[O que fazer] No trecho sobre dengue e zika, reescreva de forma mais breve o parágrafo que começa com "A Oxitec, firma de origem inglesa", mantendo os fatos principais.

[Trecho]
☆ ☆ ☆ ☆ ☆

Em 23 de agosto passado, escrevi uma coluna sobre a epidemia de dengue no país e o fracasso dos governos estaduais e federal no combate ao mosquito Aedes aegypti. Falava então da lerdeza da Anvisa (Agência Nacional de Vigilância Sanitária) em examinar a consulta da empresa Oxitec sobre sua variedade transgênica do inseto, criada para diminuir a população silvestre do vetor do vírus da dengue.
Pois bem, agora é o vírus zika que vem infernizar a nossa vida, não bastassem os presidentes da República e das casas do Congresso. Com a explosão dos casos suspeitos de microcefalia a ele associados, concluí que era hora de voltar ao assunto e ver se havia algum progresso.
Diante da emergência dupla de saúde pública, parecia provável que o caso viesse a merecer um empenho extra da Anvisa, não? Nada disso.
Se a dengue, uma doença mais que estudada, não conta com vacina, pior ainda a infecção pelo vírus zika. Sua ação é tão mal conhecida que até a associação com o desenvolvimento anormal do crânio e do cérebro de bebês em gestação só foi estabelecida agora, por causa do surto brasileiro.
Nos dois casos, dengue e zika (para não falar de chikungunya), a única ação preventiva possível é atacar o A. aegypti. Trata-se de um trabalho interminável, pior que enxugar gelo, ainda mais agora que o Estado brasileiro, nos níveis federal, estadual e municipal, está à beira da falência -leia-se: sem dinheiro para manter quantidade suficiente de equipes mata-mosquitos nas ruas.
A Oxitec, firma de origem inglesa com filial em Campinas, tem uma linhagem de mosquitos geneticamente modificados (OX513A ) cuja prole é inviável. Liberando só machos transgênicos no ambiente, eles competem por fêmeas com os parentes silvestres (só elas picam e chupam o sangue de humanos, transmitindo os vírus).
Depois de fertilizadas pelos mosquitos transgênicos, as fêmeas ficam indisponíveis para receber outros machos. Os ovos postos por aquelas inseminadas com espermatozoides transgênicos produzem a larvas que morrem antes de ultrapassar a fase de pupa e chegar à vida adulta (2 a 4 dias).
Estudo publicado em julho na revista "Plos Neglected Tropical Diseases" revelou que mosquitos OX513A liberados em Juazeiro (BA) tinham conseguido reduzir em 95% a população de A. aegypti.

☆ ☆ ☆ ☆ ☆

[Dados fornecidos]
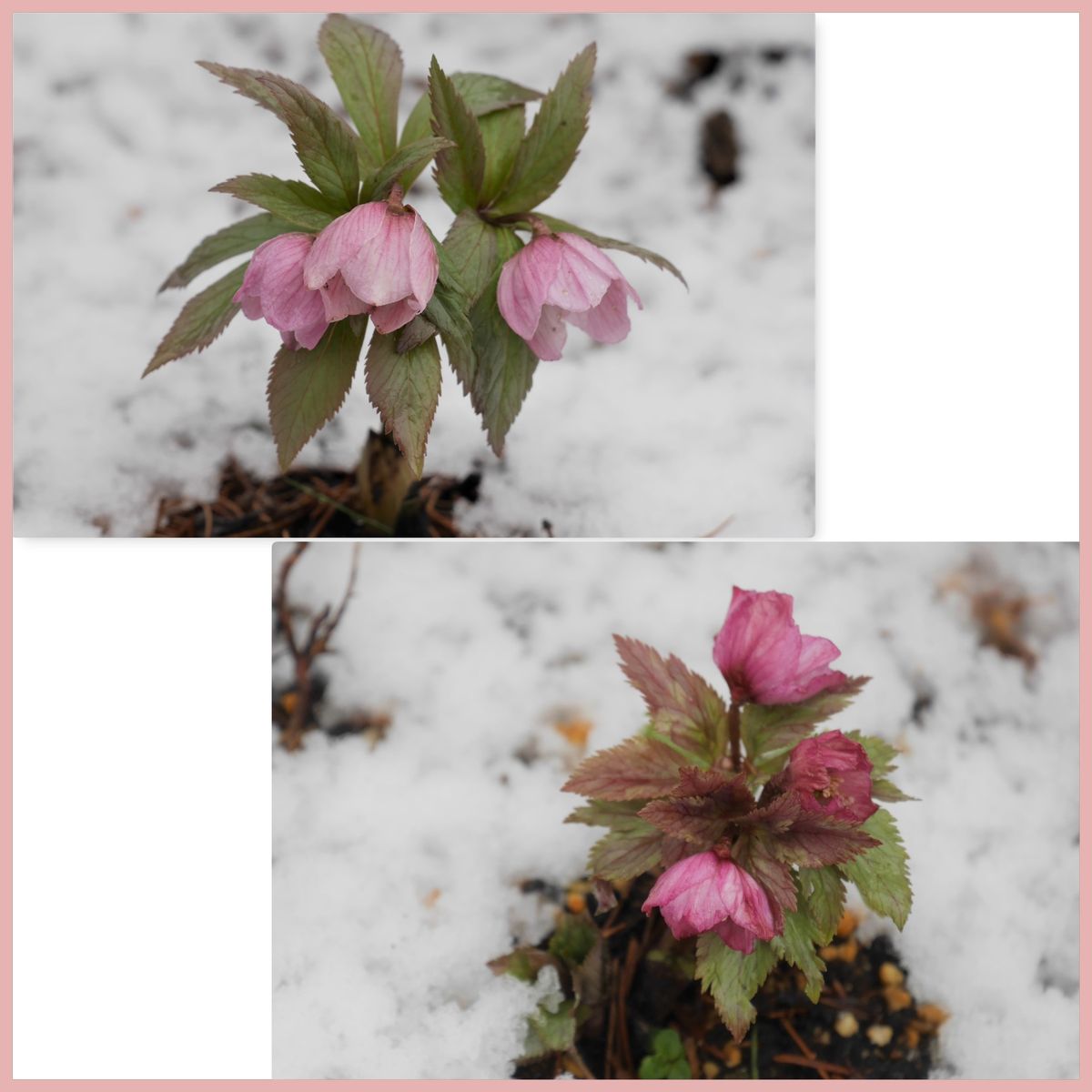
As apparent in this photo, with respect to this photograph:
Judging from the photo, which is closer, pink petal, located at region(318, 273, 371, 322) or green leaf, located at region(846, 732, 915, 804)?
pink petal, located at region(318, 273, 371, 322)

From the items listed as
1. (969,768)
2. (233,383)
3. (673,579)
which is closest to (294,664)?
(233,383)

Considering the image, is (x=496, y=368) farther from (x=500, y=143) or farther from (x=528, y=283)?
(x=500, y=143)

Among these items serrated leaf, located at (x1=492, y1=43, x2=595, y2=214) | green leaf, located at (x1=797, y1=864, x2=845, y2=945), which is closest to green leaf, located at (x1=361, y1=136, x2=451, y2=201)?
serrated leaf, located at (x1=492, y1=43, x2=595, y2=214)

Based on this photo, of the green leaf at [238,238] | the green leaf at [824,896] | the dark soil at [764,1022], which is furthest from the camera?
the dark soil at [764,1022]

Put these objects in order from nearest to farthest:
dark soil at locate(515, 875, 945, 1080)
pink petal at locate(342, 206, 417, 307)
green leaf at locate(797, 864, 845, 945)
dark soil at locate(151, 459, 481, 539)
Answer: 1. pink petal at locate(342, 206, 417, 307)
2. green leaf at locate(797, 864, 845, 945)
3. dark soil at locate(515, 875, 945, 1080)
4. dark soil at locate(151, 459, 481, 539)

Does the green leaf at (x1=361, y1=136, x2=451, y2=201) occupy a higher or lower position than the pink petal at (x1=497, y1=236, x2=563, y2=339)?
higher

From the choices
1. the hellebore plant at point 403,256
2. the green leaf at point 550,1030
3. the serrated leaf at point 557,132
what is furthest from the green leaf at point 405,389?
the green leaf at point 550,1030

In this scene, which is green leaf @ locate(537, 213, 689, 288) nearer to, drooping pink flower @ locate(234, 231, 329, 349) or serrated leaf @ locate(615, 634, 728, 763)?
drooping pink flower @ locate(234, 231, 329, 349)

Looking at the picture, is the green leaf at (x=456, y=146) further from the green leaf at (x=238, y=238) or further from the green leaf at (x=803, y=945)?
the green leaf at (x=803, y=945)
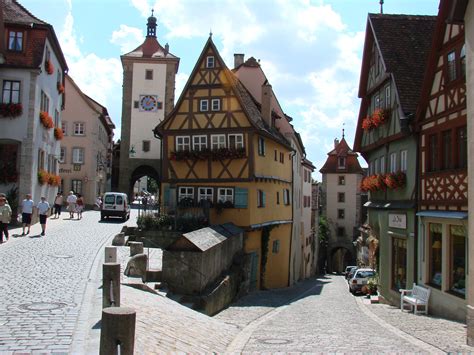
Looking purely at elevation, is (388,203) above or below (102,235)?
above

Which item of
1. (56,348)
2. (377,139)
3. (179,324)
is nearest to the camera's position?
(56,348)

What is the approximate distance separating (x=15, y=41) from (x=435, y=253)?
21668mm

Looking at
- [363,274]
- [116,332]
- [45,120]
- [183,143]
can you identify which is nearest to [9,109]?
[45,120]

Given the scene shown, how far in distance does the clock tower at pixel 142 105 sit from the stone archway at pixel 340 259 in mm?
27083

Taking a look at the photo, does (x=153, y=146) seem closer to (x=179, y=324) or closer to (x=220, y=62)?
(x=220, y=62)

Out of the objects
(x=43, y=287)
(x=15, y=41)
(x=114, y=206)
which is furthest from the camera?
(x=114, y=206)

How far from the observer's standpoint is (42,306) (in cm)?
1102

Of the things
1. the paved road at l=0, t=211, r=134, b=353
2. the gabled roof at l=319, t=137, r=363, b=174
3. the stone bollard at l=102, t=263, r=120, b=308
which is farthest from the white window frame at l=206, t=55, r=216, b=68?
the gabled roof at l=319, t=137, r=363, b=174

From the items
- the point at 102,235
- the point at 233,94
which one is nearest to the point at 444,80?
the point at 233,94

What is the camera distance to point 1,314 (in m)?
10.2

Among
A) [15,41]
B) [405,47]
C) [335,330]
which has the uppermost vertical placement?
[15,41]

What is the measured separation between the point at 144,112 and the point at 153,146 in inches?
136

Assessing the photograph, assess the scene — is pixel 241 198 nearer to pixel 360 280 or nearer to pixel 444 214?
pixel 360 280

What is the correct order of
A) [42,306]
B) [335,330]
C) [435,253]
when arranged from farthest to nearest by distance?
[435,253] < [335,330] < [42,306]
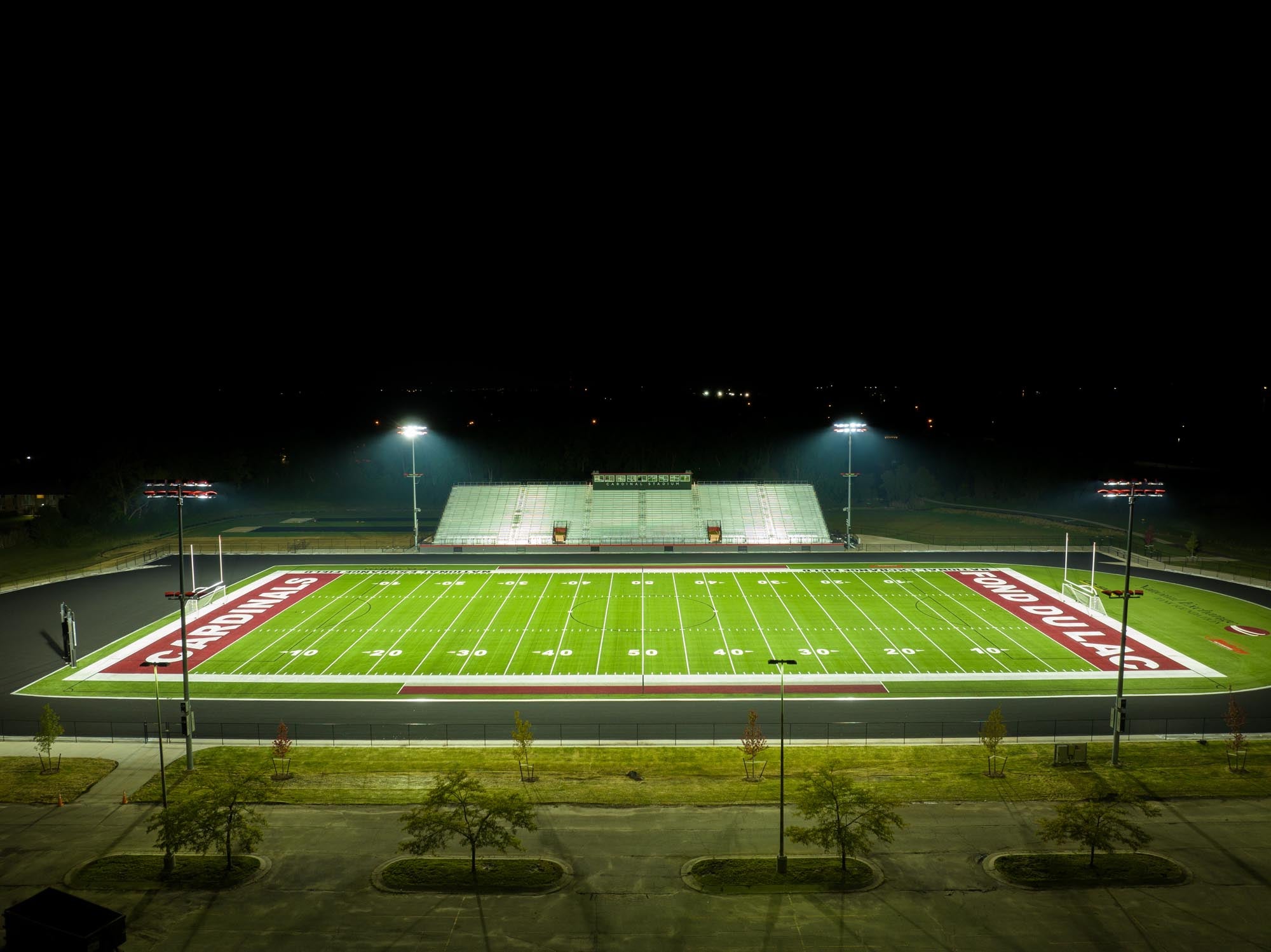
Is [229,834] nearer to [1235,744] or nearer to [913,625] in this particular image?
[1235,744]

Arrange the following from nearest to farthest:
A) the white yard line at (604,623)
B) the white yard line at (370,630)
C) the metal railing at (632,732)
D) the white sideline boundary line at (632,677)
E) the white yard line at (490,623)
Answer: the metal railing at (632,732) < the white sideline boundary line at (632,677) < the white yard line at (370,630) < the white yard line at (490,623) < the white yard line at (604,623)

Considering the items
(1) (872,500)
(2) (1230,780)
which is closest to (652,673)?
(2) (1230,780)

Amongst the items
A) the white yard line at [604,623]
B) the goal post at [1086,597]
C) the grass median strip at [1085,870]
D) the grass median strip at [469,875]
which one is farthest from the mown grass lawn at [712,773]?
the goal post at [1086,597]

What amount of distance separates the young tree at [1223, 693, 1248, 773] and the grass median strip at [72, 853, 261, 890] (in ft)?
84.2

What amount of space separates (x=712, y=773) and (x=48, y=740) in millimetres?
18998

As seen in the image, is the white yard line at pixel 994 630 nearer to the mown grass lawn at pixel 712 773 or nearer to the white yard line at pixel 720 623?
the mown grass lawn at pixel 712 773

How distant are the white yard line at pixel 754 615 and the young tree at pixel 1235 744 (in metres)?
15.5

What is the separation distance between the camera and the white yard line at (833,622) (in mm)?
32250

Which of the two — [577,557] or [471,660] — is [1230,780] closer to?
[471,660]

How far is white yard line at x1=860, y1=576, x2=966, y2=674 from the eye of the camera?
3195cm

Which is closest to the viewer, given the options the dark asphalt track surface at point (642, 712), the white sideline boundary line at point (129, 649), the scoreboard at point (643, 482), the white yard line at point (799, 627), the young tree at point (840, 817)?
the young tree at point (840, 817)

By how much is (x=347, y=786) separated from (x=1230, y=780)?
23.9 metres

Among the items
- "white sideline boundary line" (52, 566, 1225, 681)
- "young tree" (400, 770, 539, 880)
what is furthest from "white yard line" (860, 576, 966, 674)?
"young tree" (400, 770, 539, 880)

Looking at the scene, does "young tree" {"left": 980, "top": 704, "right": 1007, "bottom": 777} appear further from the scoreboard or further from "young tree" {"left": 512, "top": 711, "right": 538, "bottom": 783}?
the scoreboard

☆ ☆ ☆ ☆ ☆

[Resultado da tarefa] A Oxitec, empresa de origem inglesa com filial em Campinas, tem a linhagem transgênica OX513A, cuja prole é inviável. Soltos no ambiente, os machos transgênicos disputam as fêmeas com os mosquitos silvestres. Só as fêmeas picam humanos e transmitem os vírus.